Depends on what animals. Fruit trees help. Brush piles make good habitat. peace and quiet as well. I have no problem with deer coming through all year round. In fact, I have a problem WITH deer coming through all year round, but I have noticed during hunting season they prefer one corner where I have a grove of pecans and lots of growth and tall grasses bordering so it is like their secret little corner.


----------



## GREENCOUNTYPETE (Jul 25, 2006)

food , cover , water make for a very inviting place 

apple orchards are very hard to beet they draw in deer like flees to a dog but cover near by is important 

I kicked up a big fat doe at the edge of a mowed yard with a dozen apple trees about 60 yards from the thick cover of Juniper , she was about 15 yards into the cover waiting for dark to male her way in for the apples , I had a shot while she was still laying down but had already filled my doe tag , she jumped up and run over to my son who filled his doe tag with a nice shot and she went right down.

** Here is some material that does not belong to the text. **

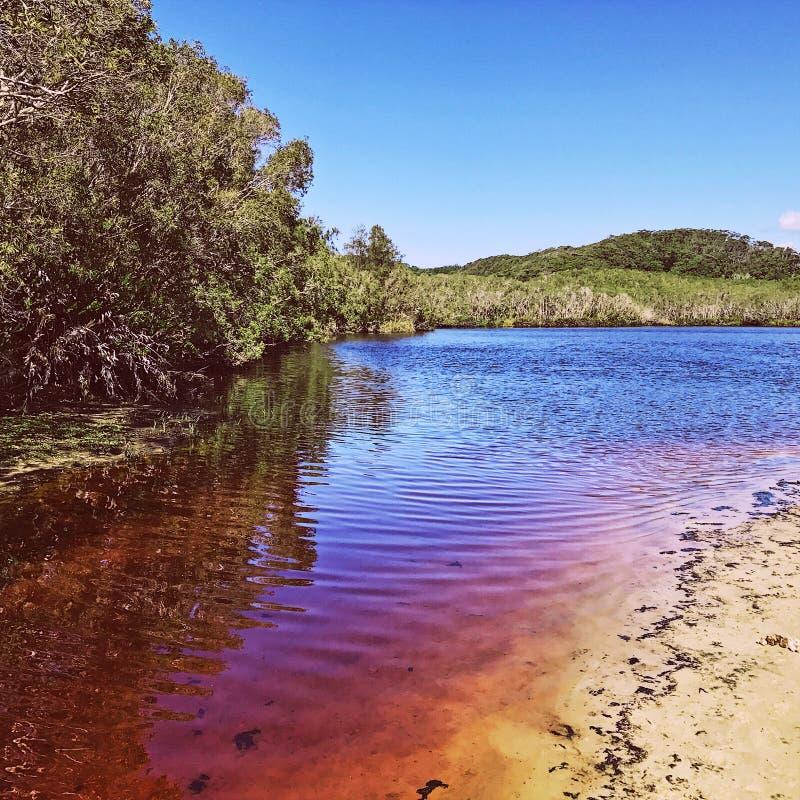 Het Meer van de theeboom, Byron Bay, NSW, Australië stock afbeeldingen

my uncle has a 10 acre orchard and would shoot several deer a year from it , until he fenced the whole thing a few years ago he go to know when they passed through , he had a little shed that sat at the one end of the orchard and looked down a wider row ,they were so predictable in their travels he actually nailed a block of wood to the door frame at the perfect height to set his gun on her would set in the door with the gun resting on the block when he saw it walking through the rows he sat up strait put his shoulder to his shotgun and waited for it to step into the cross hairs , he would squeeze then go get the tractor and drag it out and hang it up and call who was next to get a deer if he already had enough

a few years ago I though it was strange we hadn't gotten a call to take a deer in two years , they had thanks giving that year and I realized why we hadn't gotten a call, he had fenced the orchard.

expect to have to fence right around the trees till they get going , but 3 t-posts and a loop of welded wire is enough


----------